Enrollments go up, up, and away . . .
The 2008 Condition of Education came out this week (access data here), and here are some of the major findings for higher education.
Undergraduate enrollments are projected to reach new highs every year from now until 2017.
Around three-quarters of students who go to four-year colleges select colleges within their state.
From 1970 to 2006, female enrollments have increased three times as fast as male enrollments. Today women make up 57 percent of the undergraduate population.
While part-time student enrollment grew five times as fast as full-time enrollment during the 1970s, full-time enrollment grew three times as fast as part-time from 2000 to 2006.
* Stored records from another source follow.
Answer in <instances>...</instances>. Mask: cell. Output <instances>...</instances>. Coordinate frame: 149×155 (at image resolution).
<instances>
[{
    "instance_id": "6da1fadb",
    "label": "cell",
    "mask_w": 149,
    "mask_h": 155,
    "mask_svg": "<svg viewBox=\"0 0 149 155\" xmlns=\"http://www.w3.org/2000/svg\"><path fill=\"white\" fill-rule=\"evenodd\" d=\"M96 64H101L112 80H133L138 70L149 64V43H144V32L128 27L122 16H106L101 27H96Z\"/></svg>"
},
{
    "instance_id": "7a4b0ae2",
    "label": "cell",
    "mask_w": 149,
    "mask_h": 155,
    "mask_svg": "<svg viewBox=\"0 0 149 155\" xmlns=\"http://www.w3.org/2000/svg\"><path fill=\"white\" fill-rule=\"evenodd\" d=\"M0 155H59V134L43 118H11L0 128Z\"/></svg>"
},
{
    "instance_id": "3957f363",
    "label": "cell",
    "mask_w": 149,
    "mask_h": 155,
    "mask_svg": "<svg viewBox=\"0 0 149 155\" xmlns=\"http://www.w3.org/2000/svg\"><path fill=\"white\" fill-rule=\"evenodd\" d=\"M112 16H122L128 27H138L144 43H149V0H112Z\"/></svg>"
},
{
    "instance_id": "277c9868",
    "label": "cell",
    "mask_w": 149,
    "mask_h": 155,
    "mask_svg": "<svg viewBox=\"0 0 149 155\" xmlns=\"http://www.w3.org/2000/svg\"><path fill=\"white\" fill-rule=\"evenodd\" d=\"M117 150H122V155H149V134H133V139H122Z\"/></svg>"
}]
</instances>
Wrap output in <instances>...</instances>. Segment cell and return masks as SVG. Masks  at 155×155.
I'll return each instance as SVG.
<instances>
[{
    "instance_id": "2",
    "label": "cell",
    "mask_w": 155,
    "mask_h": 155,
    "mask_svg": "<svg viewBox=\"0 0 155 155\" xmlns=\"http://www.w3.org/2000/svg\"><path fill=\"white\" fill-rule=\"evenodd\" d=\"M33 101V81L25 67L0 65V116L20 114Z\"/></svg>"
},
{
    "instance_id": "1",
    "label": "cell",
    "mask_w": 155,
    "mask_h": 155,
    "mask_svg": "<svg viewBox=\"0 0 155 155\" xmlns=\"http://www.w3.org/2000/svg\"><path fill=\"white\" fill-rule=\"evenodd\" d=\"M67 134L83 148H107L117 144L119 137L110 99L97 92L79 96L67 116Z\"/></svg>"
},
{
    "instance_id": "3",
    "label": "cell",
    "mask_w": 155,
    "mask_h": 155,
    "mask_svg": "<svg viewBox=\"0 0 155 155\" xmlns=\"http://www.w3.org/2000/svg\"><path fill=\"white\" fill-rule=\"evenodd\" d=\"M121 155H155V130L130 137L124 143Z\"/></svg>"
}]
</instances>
From 2000 to 2006, enrollment in four-year colleges grew twice as fast as enrollment in two-year colleges.
From 2000 to 2006, private-school enrollment grew twice as fast as public-school enrollment.
Public-school enrollment is about 78 percent of overall enrollment.
For graduate school, enrollment went from 1.3 million to 2.2 million from 1976 to 2006.
During the same years, female enrollment grew 117 percent, male enrollment 24 percent.
Women made up 46 percent of graduate enrollments in 1976, 50 percent in 1984, and 60 percent in 2006.
In 2006 minorities made up 23 percent of total graduate students. In 2000 they made up 19 percent.